» **Requirement**
Write the records below out in full, character for character, with no pictures.

(Saved data entries)
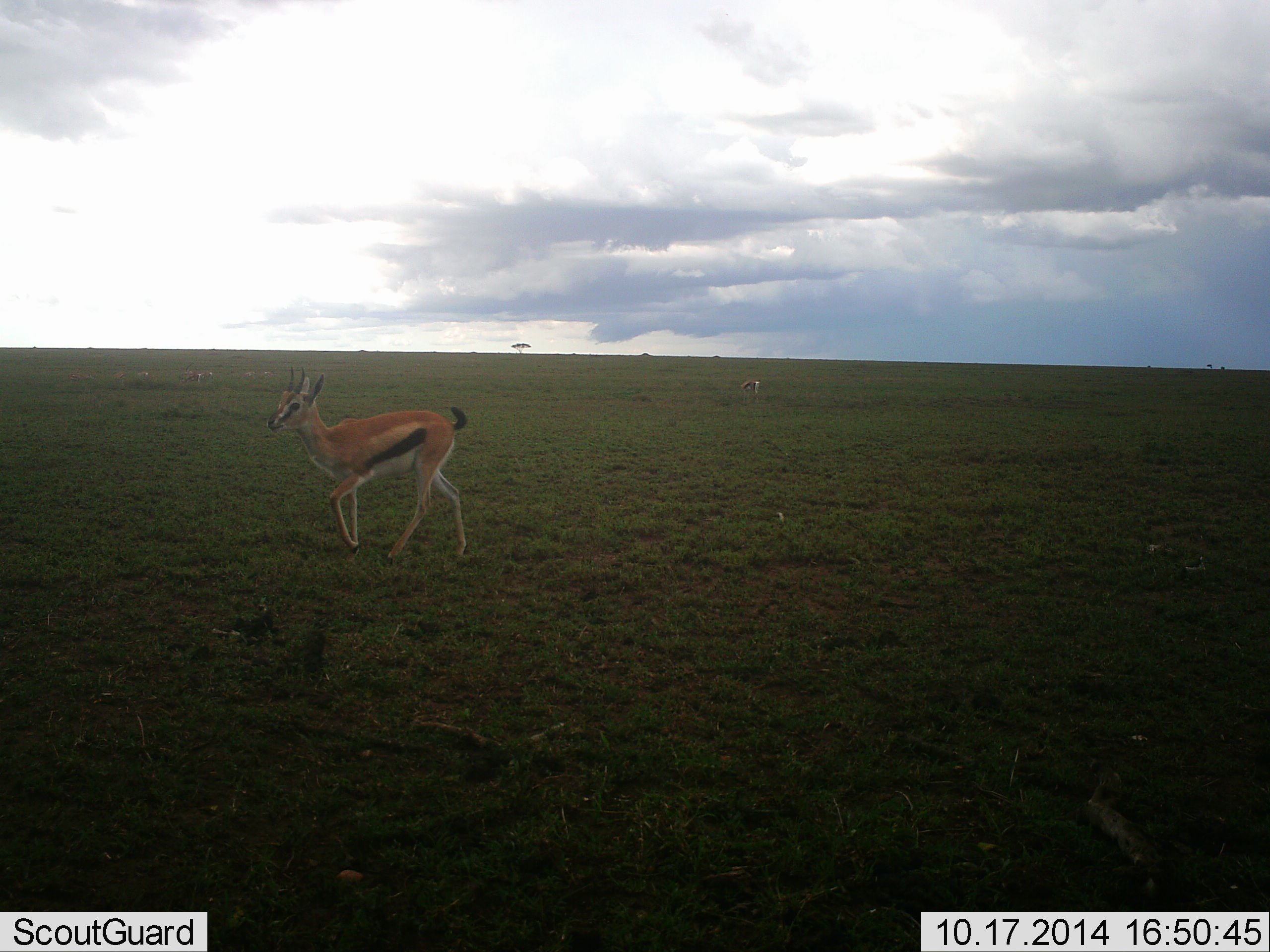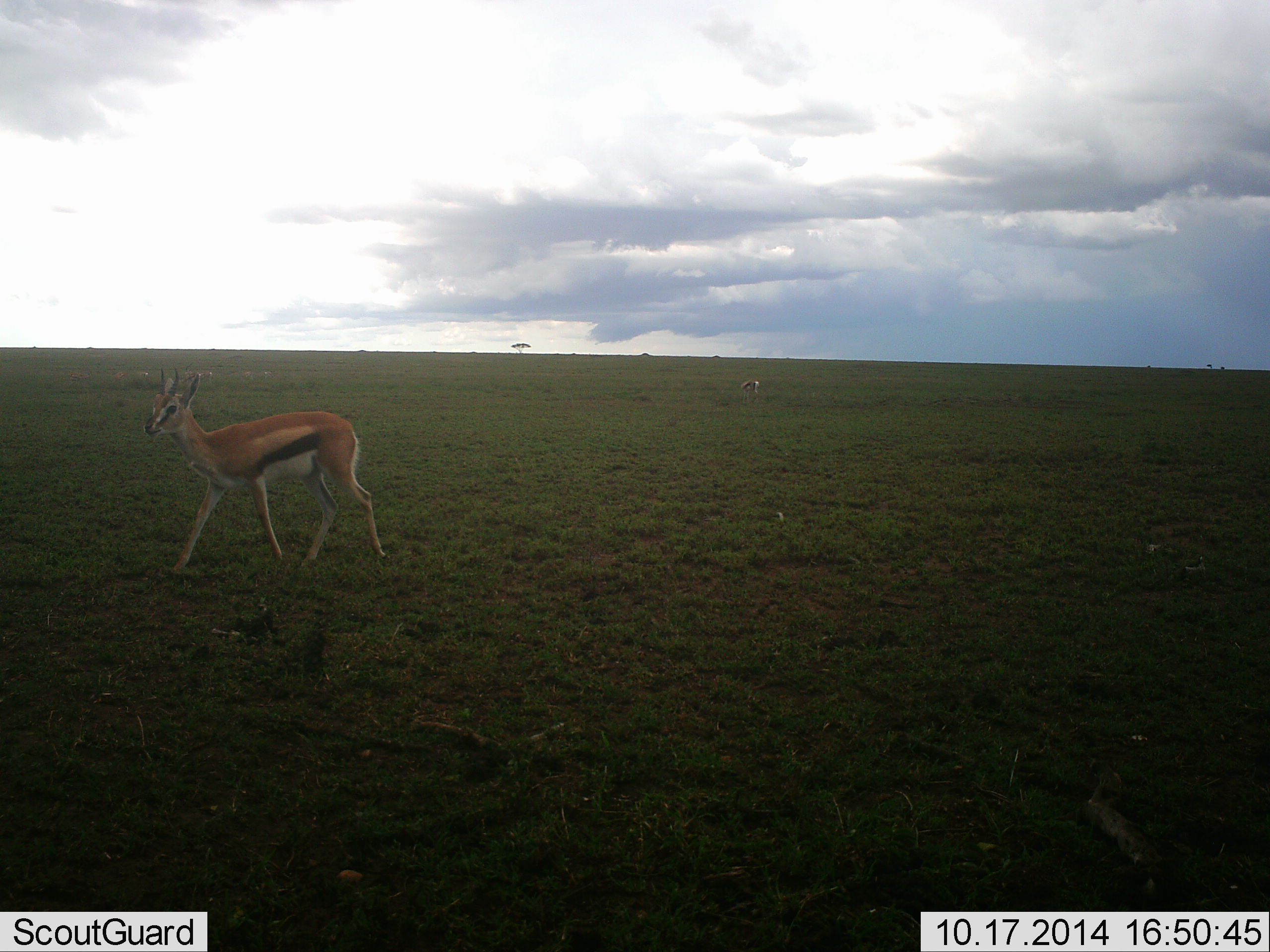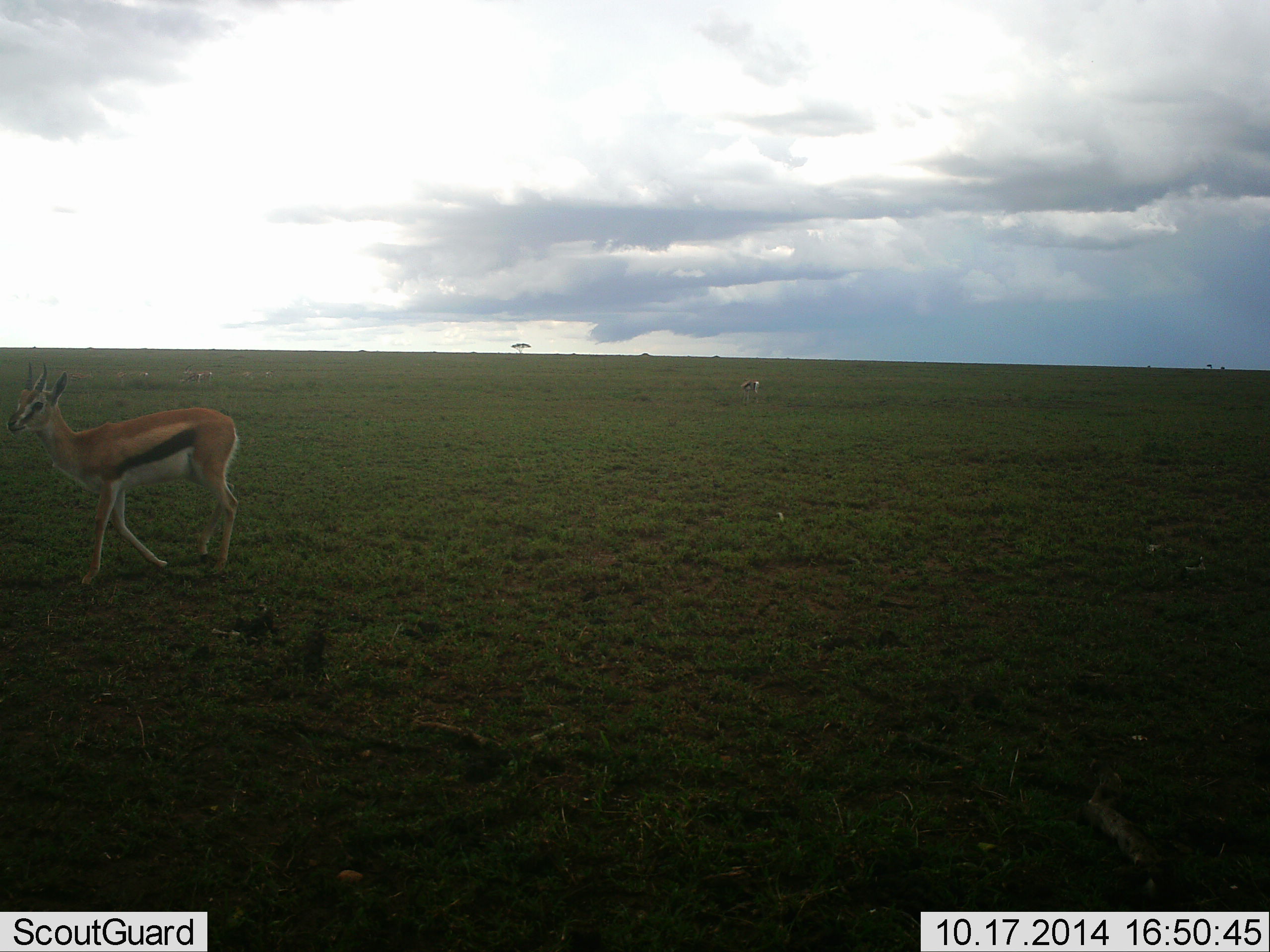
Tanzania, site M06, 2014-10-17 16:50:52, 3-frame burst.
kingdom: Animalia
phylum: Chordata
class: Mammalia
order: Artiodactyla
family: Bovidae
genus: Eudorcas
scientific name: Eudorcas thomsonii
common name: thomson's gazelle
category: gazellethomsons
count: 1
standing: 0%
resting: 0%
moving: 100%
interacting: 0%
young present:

» **Answer to this problem**
Tanzania, site M06, 2014-10-17 16:50:52, 3-frame burst.
kingdom: Animalia
phylum: Chordata
class: Mammalia
order: Artiodactyla
family: Bovidae
genus: Eudorcas
scientific name: Eudorcas thomsonii
common name: thomson's gazelle
category: gazellethomsons
count: 1
standing: 0%
resting: 0%
moving: 100%
interacting: 0%
young present:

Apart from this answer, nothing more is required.